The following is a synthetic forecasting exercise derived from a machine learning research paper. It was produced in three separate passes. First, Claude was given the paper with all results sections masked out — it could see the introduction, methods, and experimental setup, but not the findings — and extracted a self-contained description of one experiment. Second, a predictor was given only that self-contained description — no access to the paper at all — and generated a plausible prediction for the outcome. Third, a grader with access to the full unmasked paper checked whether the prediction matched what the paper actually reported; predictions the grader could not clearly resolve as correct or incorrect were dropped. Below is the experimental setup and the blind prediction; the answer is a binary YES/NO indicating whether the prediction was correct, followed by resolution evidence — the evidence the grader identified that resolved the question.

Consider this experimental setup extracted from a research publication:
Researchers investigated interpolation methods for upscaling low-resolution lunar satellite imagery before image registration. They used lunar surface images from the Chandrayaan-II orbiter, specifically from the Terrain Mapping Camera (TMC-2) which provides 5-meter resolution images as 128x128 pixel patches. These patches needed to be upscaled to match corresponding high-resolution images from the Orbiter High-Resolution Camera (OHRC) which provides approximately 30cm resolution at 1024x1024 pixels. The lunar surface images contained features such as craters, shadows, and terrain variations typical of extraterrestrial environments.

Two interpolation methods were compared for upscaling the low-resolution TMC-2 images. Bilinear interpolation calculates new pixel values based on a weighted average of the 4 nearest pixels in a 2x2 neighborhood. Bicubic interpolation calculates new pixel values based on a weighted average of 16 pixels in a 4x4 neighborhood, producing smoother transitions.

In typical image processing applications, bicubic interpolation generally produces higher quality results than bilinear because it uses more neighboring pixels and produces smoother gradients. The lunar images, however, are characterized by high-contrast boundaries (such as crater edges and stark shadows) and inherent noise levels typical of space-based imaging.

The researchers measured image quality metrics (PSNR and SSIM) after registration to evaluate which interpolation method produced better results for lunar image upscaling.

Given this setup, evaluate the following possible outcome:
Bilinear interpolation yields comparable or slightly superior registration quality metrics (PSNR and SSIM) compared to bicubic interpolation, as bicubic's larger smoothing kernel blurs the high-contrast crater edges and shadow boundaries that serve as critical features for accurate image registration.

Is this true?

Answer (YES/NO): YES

* * *

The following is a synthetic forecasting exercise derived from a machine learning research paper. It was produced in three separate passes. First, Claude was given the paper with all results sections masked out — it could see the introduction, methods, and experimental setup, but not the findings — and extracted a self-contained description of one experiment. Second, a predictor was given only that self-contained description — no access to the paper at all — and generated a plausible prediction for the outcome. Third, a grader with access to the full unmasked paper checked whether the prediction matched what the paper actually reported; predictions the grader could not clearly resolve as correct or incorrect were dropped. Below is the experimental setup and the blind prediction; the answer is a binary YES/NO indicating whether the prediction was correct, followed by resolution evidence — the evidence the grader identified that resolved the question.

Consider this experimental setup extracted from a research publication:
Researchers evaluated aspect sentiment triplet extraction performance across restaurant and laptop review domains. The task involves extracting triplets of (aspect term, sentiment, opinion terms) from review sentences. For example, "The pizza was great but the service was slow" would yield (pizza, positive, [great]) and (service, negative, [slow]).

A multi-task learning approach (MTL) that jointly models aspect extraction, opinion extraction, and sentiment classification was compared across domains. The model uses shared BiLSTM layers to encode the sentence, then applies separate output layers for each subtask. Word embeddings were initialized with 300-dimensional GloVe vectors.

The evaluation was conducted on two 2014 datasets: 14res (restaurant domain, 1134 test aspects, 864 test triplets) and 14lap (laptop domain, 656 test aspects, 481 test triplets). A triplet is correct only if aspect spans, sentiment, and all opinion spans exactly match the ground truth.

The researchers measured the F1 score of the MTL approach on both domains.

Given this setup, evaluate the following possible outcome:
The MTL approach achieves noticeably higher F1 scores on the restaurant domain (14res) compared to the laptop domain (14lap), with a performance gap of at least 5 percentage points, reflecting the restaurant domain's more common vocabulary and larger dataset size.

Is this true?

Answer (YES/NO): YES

▶ _Work order_
Among the lines of the preceding data, which ones hold the word "typical"? List them.

▶ _Solution below_
Researchers investigated interpolation methods for upscaling low-resolution lunar satellite imagery before image registration. They used lunar surface images from the Chandrayaan-II orbiter, specifically from the Terrain Mapping Camera (TMC-2) which provides 5-meter resolution images as 128x128 pixel patches. These patches needed to be upscaled to match corresponding high-resolution images from the Orbiter High-Resolution Camera (OHRC) which provides approximately 30cm resolution at 1024x1024 pixels. The lunar surface images contained features such as craters, shadows, and terrain variations typical of extraterrestrial environments.
In typical image processing applications, bicubic interpolation generally produces higher quality results than bilinear because it uses more neighboring pixels and produces smoother gradients. The lunar images, however, are characterized by high-contrast boundaries (such as crater edges and stark shadows) and inherent noise levels typical of space-based imaging.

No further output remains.